Leider ist die Kultur der Teilhabe der Unternehmen an der Ausbildung junger Menschen nicht mit Deutschland vergleichbar. Zum Einen sind (derzeit) genug sehr gut ausgebildete Menschen am Arbeitsmarkt verfügbar, zum Anderen verlassen sich die Unternehmen auf die Ausbildungsinstitutionen des Staates und beteiligen sich nicht an diesen Anstrengungen.
Die Gruppe diskutierte die Einrichtung der Referenzzentren und fand dieses Vorgehen sehr gut. Die Referenzzentren sind über ganz Spanien verteilt und einzigartig. So bündelt man Kenntnisse und sorgt dafür, dass auch kleinere berufsbildende Einrichtungen passendes und getestetes Material zur Ausbildung bekommen können, ohne entsprechende didaktische Experten beschäftigen zu müssen. Außerdem ist dies ein guter Ansatz, eine einheitliche Qualität in den Unterricht zu bekommen.
.....
▶ **Zu bearbeitende Aufgaben**:
[1] Wie beschreibt der Textabschnitt die Verteilung der Referenzzentren?
[2] Schreiben Sie aus dem Textabschnitt wörtlich ab: Beginnen Sie bei den Worten „Leider ist die“ und hören Sie nach „Unterricht zu bekommen.“ auf.
Das Material wird zur Bearbeitung nicht benötigt.

▶ **Gespeicherte Einträge aus einer Sammlung**:
.....
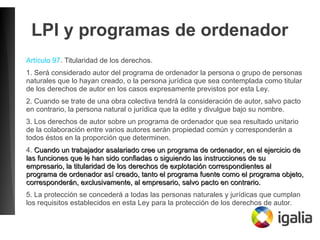 LPI y programas de ordenador
Artículo 97. Titularidad de los derechos.
1. Será considerado autor del programa de ordenador la persona o grupo de personas
naturales que lo hayan creado, o la persona jurídica que sea contemplada como titular
de los derechos de autor en los casos expresamente previstos por esta Ley.
2. Cuando se trate de una obra colectiva tendrá la consideración de autor, salvo pacto
en contrario, la persona natural o jurídica que la edite y divulgue bajo su nombre.
3. Los derechos de autor sobre un programa de ordenador que sea resultado unitario
de la colaboración entre varios autores serán propiedad común y corresponderán a
todos éstos en la proporción que determinen.
4. Cuando un trabajador asalariado cree un programa de ordenador, en el ejercicio deCuando un trabajador asalariado cree un programa de ordenador, en el ejercicio de
las funciones que le han sido confiadas o siguiendo las instrucciones de sulas funciones que le han sido confiadas o siguiendo las instrucciones de su
empresario, la titularidad de los derechos de explotación correspondientes alempresario, la titularidad de los derechos de explotación correspondientes al
programa de ordenador así creado, tanto el programa fuente como el programa objeto,programa de ordenador así creado, tanto el programa fuente como el programa objeto,
corresponderán, exclusivamente, al empresario, salvo pacto en contrario.corresponderán, exclusivamente, al empresario, salvo pacto en contrario.
5. La protección se concederá a todas las personas naturales y jurídicas que cumplan
los requisitos establecidos en esta Ley para la protección de los derechos de autor.
 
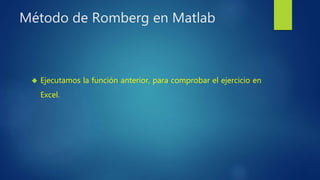 Método de Romberg en Matlab
 Ejecutamos la función anterior, para comprobar el ejercicio en
Excel.
 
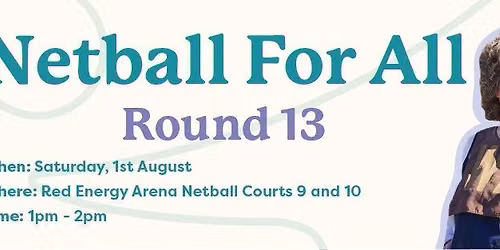 Netball For All Round 13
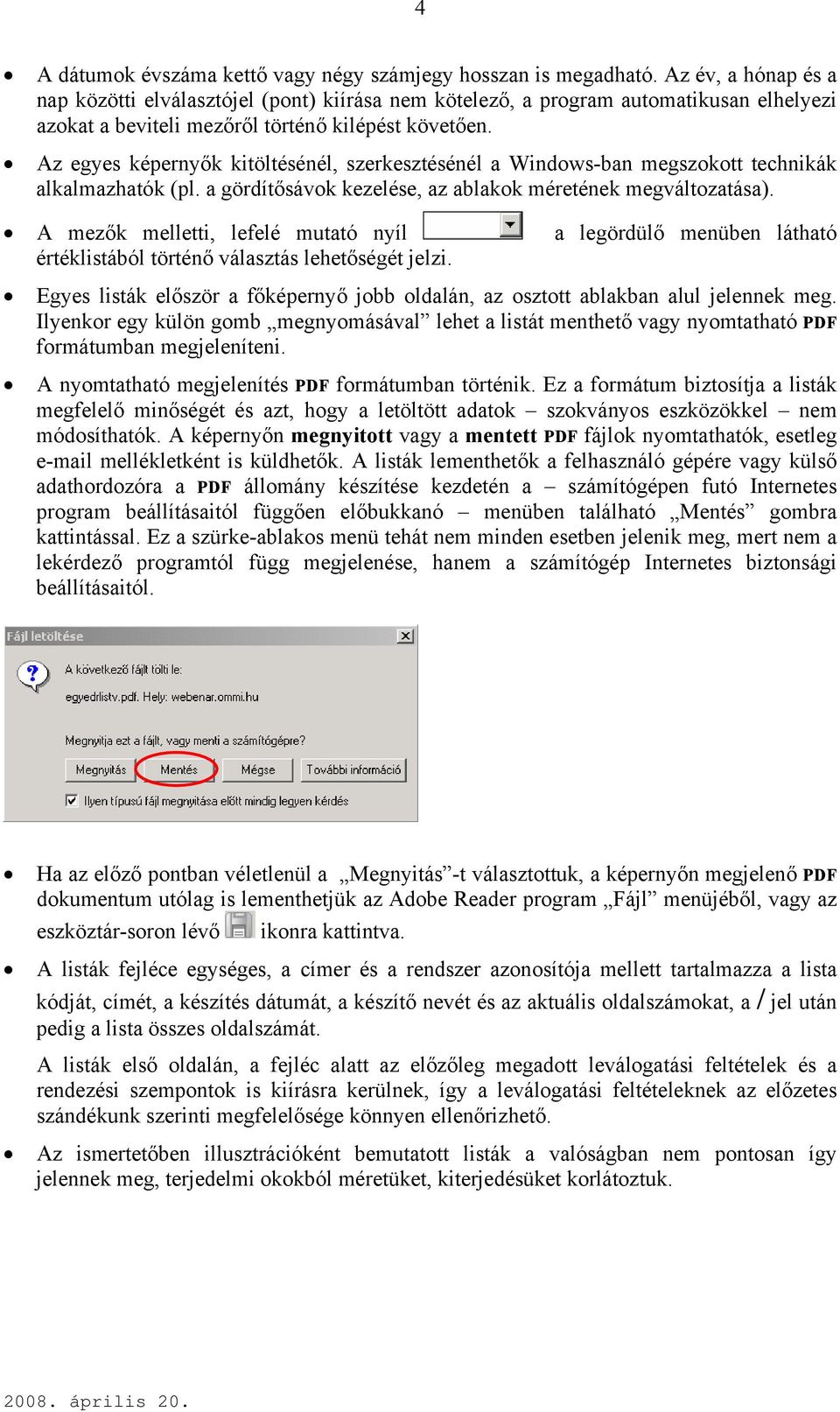 Az egyes képernyők kitöltésénél, szerkesztésénél a Windows-ban megszokott technikák alkalmazhatók (pl. a gördítősávok kezelése, az ablakok méretének megváltozatása).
.....
▶ **Lösungen im Überblick**:
[1] Die Referenzzentren sind über ganz Spanien verteilt.

[2]
Leider ist die Kultur der Teilhabe der Unternehmen an der Ausbildung junger Menschen nicht mit Deutschland vergleichbar. Zum Einen sind (derzeit) genug sehr gut ausgebildete Menschen am Arbeitsmarkt verfügbar, zum Anderen verlassen sich die Unternehmen auf die Ausbildungsinstitutionen des Staates und beteiligen sich nicht an diesen Anstrengungen.
Die Gruppe diskutierte die Einrichtung der Referenzzentren und fand dieses Vorgehen sehr gut. Die Referenzzentren sind über ganz Spanien verteilt und einzigartig. So bündelt man Kenntnisse und sorgt dafür, dass auch kleinere berufsbildende Einrichtungen passendes und getestetes Material zur Ausbildung bekommen können, ohne entsprechende didaktische Experten beschäftigen zu müssen. Außerdem ist dies ein guter Ansatz, eine einheitliche Qualität in den Unterricht zu bekommen.